Should there be any blemishes to the paint work, a touch-up repair kit is available.
BRIQUETTES
DO NOT WASH the briquettes. These can be cleaned by turning the burners on
‘high’ for 15 minutes or so to allow the fat to burn off. Heavily impregnated
briquettes should be turned over so the dirty side faces the burners, and burnt off in the
same way.
BURNERS
It is also recommended that the gas burners are removed from the barbecue at the
start of each season and cleaned. Simply unclip the rear underside of the burner
from the barbecue and lift them out. Use a stiff wire brush to remove any surface rust
and to keep the small ports (holes) free from debris. It is quite normal for surface rust
to appear on these cast-iron burners.
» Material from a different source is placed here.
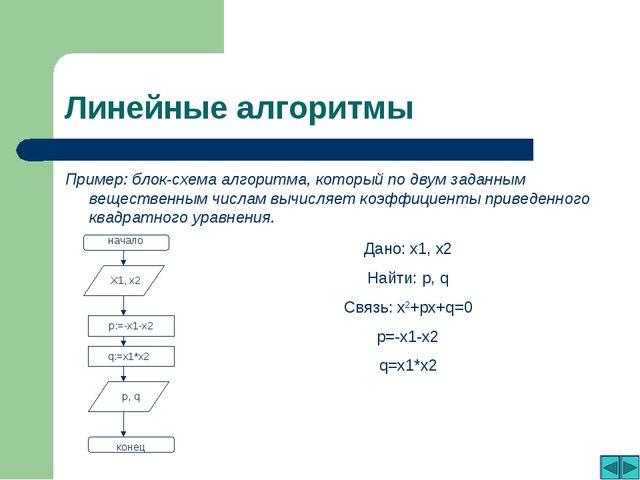 Линейные алгоритмы Пример: блок-схема алгоритма, который по двум заданным вещ...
When clean, shake off the debris from inside
the burner and replace in barbecue.
CLEANING AND
CARE OF YOUR
BARBECUE TROLLEY
WEATHERING
As part of the natural
weathering process the
timber may leach (bleed)
a dark red-brown sap.
During the leaching process,
leaving the trolley on untreated concrete or unsealed
tiled areas should be avoided. If staining does occur
it can be removed easily by scrubbing with warm soapy water.
The sun will also bleach out the stains over a longer period but using less ‘elbow grease’!
The period of weathering is unpredictable and is accelerated if the timber is wet.
After a period of time the leaching process ceases.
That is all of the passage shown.